• _Stored data entries_

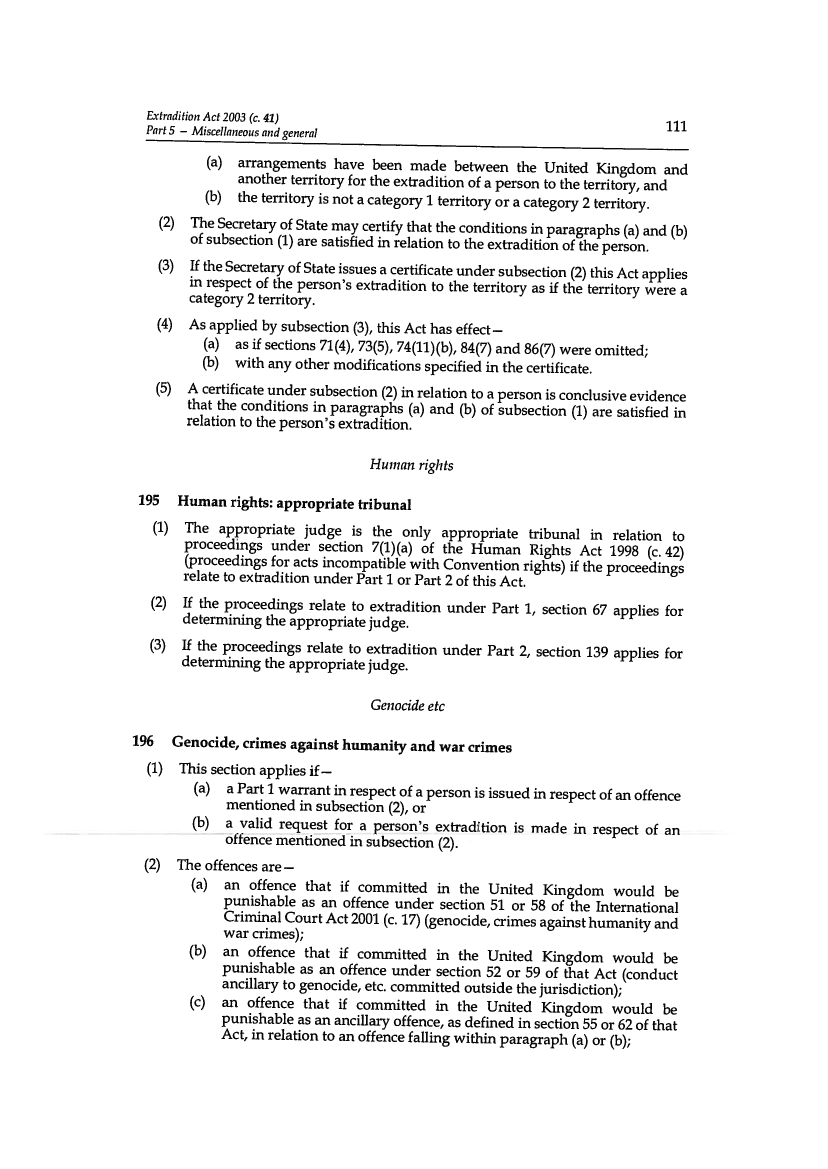 Extradition Act 2003 (c. 41)
Part 5 – Miscellaneous and general

111

(a) arrangements have been made between the United Kingdom and another territory for the extradition of a person to the territory, and
(b) the territory is not a category 1 territory or a category 2 territory.

(2) The Secretary of State may certify that the conditions in paragraphs (a) and (b) of subsection (1) are satisfied in relation to the extradition of the person.

(3) If the Secretary of State issues a certificate under subsection (2) this Act applies in respect of the person's extradition to the territory as if the territory were a category 2 territory.

(4) As applied by subsection (3), this Act has effect—
(a) as if sections 71(4), 73(5), 74(11)(b), 84(7) and 86(7) were omitted;
(b) with any other modifications specified in the certificate.

(5) A certificate under subsection (2) in relation to a person is conclusive evidence that the conditions in paragraphs (a) and (b) of subsection (1) are satisfied in relation to the person's extradition.

Human rights

195 Human rights: appropriate tribunal

(1) The appropriate judge is the only appropriate tribunal in relation to proceedings under section 7(1)(a) of the Human Rights Act 1998 (c. 42) (proceedings for acts incompatible with Convention rights) if the proceedings relate to extradition under Part 1 or Part 2 of this Act.

(2) If the proceedings relate to extradition under Part 1, section 67 applies for determining the appropriate judge.

(3) If the proceedings relate to extradition under Part 2, section 139 applies for determining the appropriate judge.

Genocide etc

196 Genocide, crimes against humanity and war crimes

(1) This section applies if—
(a) a Part 1 warrant in respect of a person is issued in respect of an offence mentioned in subsection (2), or
(b) a valid request for a person's extradition is made in respect of an offence mentioned in subsection (2).

(2) The offences are—
(a) an offence that if committed in the United Kingdom would be punishable as an offence under section 51 or 58 of the International Criminal Court Act 2001 (c. 17) (genocide, crimes against humanity and war crimes);
(b) an offence that if committed in the United Kingdom would be punishable as an offence under section 52 or 59 of that Act (conduct ancillary to genocide, etc. committed outside the jurisdiction);
(c) an offence that if committed in the United Kingdom would be punishable as an ancillary offence, as defined in section 55 or 62 of that Act, in relation to an offence falling within paragraph (a) or (b);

• _ABOUT THIS TASK_
Restate the data word for word while omitting each picture.

• _TASK OUTPUT_
 Extradition Act 2003 (c. 41)
Part 5 – Miscellaneous and general

111

(a) arrangements have been made between the United Kingdom and another territory for the extradition of a person to the territory, and
(b) the territory is not a category 1 territory or a category 2 territory.

(2) The Secretary of State may certify that the conditions in paragraphs (a) and (b) of subsection (1) are satisfied in relation to the extradition of the person.

(3) If the Secretary of State issues a certificate under subsection (2) this Act applies in respect of the person's extradition to the territory as if the territory were a category 2 territory.

(4) As applied by subsection (3), this Act has effect—
(a) as if sections 71(4), 73(5), 74(11)(b), 84(7) and 86(7) were omitted;
(b) with any other modifications specified in the certificate.

(5) A certificate under subsection (2) in relation to a person is conclusive evidence that the conditions in paragraphs (a) and (b) of subsection (1) are satisfied in relation to the person's extradition.

Human rights

195 Human rights: appropriate tribunal

(1) The appropriate judge is the only appropriate tribunal in relation to proceedings under section 7(1)(a) of the Human Rights Act 1998 (c. 42) (proceedings for acts incompatible with Convention rights) if the proceedings relate to extradition under Part 1 or Part 2 of this Act.

(2) If the proceedings relate to extradition under Part 1, section 67 applies for determining the appropriate judge.

(3) If the proceedings relate to extradition under Part 2, section 139 applies for determining the appropriate judge.

Genocide etc

196 Genocide, crimes against humanity and war crimes

(1) This section applies if—
(a) a Part 1 warrant in respect of a person is issued in respect of an offence mentioned in subsection (2), or
(b) a valid request for a person's extradition is made in respect of an offence mentioned in subsection (2).

(2) The offences are—
(a) an offence that if committed in the United Kingdom would be punishable as an offence under section 51 or 58 of the International Criminal Court Act 2001 (c. 17) (genocide, crimes against humanity and war crimes);
(b) an offence that if committed in the United Kingdom would be punishable as an offence under section 52 or 59 of that Act (conduct ancillary to genocide, etc. committed outside the jurisdiction);
(c) an offence that if committed in the United Kingdom would be punishable as an ancillary offence, as defined in section 55 or 62 of that Act, in relation to an offence falling within paragraph (a) or (b);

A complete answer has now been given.